En un hecho que ha conmocionado al departamento de Pando, una mujer se encuentra luchando por su vida tras haber sido víctima de un brutal ataque perpetrado por su propio hijo, un joven de 18 años. El incidente ocurrió la noche del 27 de mayo, en una fecha donde el entorno familiar aún se encontraba en el marco de las celebraciones por el Día de la Madre, transformando un momento de festejo en una tragedia doméstica.
La víctima fue trasladada de urgencia a un centro hospitalario, donde permanece internada bajo vigilancia médica constante debido a la gravedad de sus lesiones. De acuerdo con los reportes médicos emitidos por el personal de salud, la mujer presenta un total de nueve heridas provocadas por arma blanca, distribuidas en diversas partes de su cuerpo. Entre todas las lesiones, los especialistas destacaron una herida particularmente crítica localizada en la zona del tórax.

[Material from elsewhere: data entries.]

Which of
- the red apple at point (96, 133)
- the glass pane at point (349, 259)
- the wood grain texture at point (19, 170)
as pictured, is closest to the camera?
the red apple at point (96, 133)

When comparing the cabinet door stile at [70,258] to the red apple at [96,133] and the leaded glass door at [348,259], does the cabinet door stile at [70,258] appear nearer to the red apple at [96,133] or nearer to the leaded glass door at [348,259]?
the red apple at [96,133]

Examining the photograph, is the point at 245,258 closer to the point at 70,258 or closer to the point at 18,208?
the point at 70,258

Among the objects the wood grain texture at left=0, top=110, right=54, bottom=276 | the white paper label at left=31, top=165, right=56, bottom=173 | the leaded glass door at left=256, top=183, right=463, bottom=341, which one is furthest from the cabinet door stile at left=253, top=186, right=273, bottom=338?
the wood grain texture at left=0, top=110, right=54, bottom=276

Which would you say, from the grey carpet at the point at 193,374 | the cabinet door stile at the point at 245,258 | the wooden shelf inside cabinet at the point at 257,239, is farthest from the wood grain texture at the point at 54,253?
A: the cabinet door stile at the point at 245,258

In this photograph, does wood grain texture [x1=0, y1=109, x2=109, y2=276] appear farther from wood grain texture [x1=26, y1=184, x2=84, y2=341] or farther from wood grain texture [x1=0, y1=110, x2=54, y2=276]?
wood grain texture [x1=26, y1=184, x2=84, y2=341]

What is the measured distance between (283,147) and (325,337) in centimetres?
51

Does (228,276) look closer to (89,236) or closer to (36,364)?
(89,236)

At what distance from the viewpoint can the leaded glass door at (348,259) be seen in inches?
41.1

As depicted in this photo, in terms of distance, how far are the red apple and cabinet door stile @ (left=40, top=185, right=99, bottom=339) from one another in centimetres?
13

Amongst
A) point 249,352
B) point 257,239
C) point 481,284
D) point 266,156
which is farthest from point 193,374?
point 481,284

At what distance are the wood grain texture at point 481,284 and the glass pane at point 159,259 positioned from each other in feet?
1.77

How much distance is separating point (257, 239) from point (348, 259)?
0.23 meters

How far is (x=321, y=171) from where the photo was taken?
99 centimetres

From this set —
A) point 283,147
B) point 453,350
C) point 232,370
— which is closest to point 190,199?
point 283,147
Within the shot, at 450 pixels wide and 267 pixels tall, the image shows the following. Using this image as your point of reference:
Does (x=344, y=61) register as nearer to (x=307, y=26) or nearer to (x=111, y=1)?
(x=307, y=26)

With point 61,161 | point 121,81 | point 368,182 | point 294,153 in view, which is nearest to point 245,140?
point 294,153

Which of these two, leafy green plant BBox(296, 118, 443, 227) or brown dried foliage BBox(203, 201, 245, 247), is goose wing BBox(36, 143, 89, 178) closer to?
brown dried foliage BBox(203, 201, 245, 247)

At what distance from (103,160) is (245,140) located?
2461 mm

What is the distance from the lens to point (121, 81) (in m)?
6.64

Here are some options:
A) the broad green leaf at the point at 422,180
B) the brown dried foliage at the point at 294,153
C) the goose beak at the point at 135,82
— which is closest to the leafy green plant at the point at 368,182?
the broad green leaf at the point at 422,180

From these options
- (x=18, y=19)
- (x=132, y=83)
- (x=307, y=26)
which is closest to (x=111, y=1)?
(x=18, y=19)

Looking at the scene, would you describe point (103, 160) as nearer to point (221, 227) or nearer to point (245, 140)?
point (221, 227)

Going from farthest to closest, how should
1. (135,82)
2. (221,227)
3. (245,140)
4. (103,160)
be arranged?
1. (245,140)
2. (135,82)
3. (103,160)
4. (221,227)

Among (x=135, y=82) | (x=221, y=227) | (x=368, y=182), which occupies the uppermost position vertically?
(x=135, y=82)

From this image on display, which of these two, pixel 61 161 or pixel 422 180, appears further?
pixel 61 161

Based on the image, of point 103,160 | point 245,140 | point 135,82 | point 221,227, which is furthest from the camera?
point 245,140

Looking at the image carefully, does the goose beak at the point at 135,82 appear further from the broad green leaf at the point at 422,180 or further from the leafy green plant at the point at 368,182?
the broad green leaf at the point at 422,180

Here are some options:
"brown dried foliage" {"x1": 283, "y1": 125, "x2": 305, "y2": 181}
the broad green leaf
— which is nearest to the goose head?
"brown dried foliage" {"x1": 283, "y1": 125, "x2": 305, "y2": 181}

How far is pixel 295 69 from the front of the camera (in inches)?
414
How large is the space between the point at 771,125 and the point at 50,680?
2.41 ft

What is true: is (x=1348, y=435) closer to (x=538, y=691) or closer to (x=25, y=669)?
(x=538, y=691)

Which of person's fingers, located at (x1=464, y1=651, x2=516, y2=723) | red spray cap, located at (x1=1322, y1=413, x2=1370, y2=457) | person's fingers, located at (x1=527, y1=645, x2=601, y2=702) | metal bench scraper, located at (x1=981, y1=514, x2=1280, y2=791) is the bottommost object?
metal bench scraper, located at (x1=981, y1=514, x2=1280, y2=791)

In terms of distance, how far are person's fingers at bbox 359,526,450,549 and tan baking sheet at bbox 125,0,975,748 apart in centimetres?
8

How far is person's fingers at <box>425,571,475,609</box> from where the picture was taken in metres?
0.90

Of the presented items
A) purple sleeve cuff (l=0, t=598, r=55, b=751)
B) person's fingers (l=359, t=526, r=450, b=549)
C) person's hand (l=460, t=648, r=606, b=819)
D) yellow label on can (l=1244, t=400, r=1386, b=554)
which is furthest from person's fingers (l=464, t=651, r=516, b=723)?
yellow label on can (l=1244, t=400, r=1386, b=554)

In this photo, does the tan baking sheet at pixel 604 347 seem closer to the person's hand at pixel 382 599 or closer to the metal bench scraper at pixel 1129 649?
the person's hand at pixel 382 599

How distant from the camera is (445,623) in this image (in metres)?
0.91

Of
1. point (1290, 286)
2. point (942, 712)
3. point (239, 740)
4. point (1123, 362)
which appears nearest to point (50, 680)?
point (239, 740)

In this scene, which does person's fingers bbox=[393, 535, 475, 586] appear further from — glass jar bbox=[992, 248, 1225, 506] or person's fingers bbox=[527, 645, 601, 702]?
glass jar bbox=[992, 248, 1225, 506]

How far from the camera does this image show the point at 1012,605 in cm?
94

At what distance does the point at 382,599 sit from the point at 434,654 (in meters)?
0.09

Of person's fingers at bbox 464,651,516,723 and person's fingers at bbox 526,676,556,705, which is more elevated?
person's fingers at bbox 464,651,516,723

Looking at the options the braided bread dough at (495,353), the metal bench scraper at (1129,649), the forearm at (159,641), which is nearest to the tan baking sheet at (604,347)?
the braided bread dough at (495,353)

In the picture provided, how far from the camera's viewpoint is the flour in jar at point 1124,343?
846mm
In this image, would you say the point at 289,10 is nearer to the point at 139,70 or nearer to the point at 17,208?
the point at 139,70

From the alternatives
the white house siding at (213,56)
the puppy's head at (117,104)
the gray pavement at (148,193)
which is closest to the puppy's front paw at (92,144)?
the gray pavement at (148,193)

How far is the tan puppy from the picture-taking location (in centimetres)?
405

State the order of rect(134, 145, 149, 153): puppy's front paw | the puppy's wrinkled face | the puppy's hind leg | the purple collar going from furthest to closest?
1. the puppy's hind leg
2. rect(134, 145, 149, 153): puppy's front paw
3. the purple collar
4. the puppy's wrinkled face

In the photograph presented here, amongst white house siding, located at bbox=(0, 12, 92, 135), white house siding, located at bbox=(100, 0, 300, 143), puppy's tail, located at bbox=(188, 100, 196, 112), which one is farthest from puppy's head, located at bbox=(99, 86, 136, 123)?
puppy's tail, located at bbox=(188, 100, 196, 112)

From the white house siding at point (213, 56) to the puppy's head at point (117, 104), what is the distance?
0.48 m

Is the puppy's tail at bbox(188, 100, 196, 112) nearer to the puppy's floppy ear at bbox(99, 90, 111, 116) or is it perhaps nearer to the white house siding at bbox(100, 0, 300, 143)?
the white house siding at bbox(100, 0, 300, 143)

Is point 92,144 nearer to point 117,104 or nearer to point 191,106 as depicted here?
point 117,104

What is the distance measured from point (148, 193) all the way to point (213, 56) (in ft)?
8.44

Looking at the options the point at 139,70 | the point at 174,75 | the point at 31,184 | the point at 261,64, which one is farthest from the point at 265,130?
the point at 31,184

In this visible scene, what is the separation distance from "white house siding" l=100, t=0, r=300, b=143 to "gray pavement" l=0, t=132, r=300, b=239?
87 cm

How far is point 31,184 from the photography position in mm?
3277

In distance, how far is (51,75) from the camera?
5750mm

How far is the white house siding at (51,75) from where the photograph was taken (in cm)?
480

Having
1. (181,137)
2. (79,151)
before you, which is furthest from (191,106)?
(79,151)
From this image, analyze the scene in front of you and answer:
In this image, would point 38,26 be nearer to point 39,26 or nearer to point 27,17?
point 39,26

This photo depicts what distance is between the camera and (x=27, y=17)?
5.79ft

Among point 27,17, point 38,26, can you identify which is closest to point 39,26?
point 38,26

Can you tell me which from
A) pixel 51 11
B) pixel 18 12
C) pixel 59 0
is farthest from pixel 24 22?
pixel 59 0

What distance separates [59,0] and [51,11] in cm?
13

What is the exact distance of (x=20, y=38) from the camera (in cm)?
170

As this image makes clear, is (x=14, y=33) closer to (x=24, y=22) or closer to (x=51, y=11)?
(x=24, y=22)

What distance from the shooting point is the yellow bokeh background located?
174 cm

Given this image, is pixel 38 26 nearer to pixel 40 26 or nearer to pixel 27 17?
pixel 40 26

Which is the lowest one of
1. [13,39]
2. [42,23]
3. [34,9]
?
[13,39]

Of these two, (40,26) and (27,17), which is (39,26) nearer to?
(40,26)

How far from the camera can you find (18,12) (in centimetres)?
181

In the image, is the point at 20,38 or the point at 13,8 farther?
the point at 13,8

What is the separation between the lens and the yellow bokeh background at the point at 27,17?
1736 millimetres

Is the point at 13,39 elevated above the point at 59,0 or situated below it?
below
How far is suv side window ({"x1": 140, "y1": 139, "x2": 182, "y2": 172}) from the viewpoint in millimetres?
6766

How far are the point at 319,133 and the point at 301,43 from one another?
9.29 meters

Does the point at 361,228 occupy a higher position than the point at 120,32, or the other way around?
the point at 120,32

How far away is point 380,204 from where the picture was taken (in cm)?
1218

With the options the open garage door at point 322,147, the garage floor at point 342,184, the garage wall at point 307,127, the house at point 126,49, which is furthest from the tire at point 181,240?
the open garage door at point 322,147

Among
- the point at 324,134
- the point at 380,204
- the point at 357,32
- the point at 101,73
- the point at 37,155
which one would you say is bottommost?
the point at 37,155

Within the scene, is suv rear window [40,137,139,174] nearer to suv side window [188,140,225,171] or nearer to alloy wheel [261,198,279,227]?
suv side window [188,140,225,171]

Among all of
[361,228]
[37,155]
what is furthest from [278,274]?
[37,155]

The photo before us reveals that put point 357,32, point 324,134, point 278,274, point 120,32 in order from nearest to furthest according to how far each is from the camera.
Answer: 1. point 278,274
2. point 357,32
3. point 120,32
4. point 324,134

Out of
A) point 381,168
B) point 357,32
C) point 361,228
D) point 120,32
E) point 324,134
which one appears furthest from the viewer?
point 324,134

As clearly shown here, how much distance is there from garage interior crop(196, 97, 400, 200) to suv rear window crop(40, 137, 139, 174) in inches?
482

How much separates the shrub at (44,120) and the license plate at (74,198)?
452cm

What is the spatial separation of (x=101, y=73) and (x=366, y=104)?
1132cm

La doctora encargada de la atención de la paciente brindó detalles técnicos sobre la gravedad del cuadro clínico, señalando que la puñalada en el tórax resultó en la perforación del pulmón, lo que ha dejado a la madre en un estado de salud delicado. Según el informe médico, esta herida específica posee una longitud de cuatro centímetros y una profundidad de entrada de seis centímetros, siendo el punto más complicado de tratar en el proceso de estabilización de la paciente.
El entorno familiar ha comenzado a brindar testimonios para intentar comprender el origen de este violento episodio. Reiner Chao, hermano de la mujer agredida, manifestó que el joven agresor nunca había logrado asimilar ni aceptar la separación de sus padres. Según las declaraciones del tío del acusado, se cree que este resentimiento acumulado por la ruptura matrimonial de sus progenitores pudo haber sido el detonante o la motivación principal que llevó al joven a cometer el crimen contra su madre.
Sin embargo, el testimonio de Chao también sugiere que el ataque no fue un evento aislado de ira, sino el resultado de un deterioro en la salud mental del adolescente. El familiar relató que, de manera repentina, su sobrino perdió completamente el control de sus acciones y comenzó a manifestar comportamientos extraños y erráticos. En un acto de violencia premeditada, el joven habría encerrado a su madre antes de proceder a atacarla repetidamente con un cuchillo.
La detención del agresor requirió una intervención policial compleja. De acuerdo con el relato de Reiner Chao, seis efectivos de la policía tuvieron que intervenir para intentar reducir al joven. A pesar de la superioridad numérica de los agentes, el acusado presentó una fuerza física inusual y una resistencia extrema, describiendo el testigo que el joven parecía estar "fuera de sí", lo que dificultó significativamente su captura y control.
Una vez trasladado a la estación policial, el comportamiento del joven continuó siendo anómalo. En lugar de mostrar arrepentimiento o coherencia en su relato, el acusado comenzó a afirmar que "el Señor" lo había enviado al lugar con la misión específica de liberar a un preso. Durante su detención, el joven inició una serie de prédicas religiosas, reforzando la hipótesis de un posible brote psicótico o delirio místico.
Reiner Chao añadió que este comportamiento religioso extremista no era totalmente nuevo, aunque sí se había vuelto alarmante. El tío del joven describió que el adolescente solía asistir a la iglesia y permanecía parado durante todo el día en la puerta del templo. Asimismo, mencionó que el joven frecuentaba el mercado local con el objetivo de predicar a los transeúntes utilizando la Biblia. "Parecía un loco mi sobrino", afirmó el familiar, evidenciando la preocupación por la estabilidad mental del agresor antes del ataque.
Actualmente, mientras la víctima permanece hospitalizada bajo cuidados intensivos, el joven de 18 años se encuentra bajo custodia policial, enfrentando las consecuencias legales de sus actos mientras se evalúan los factores psicológicos que pudieron influir en este crimen.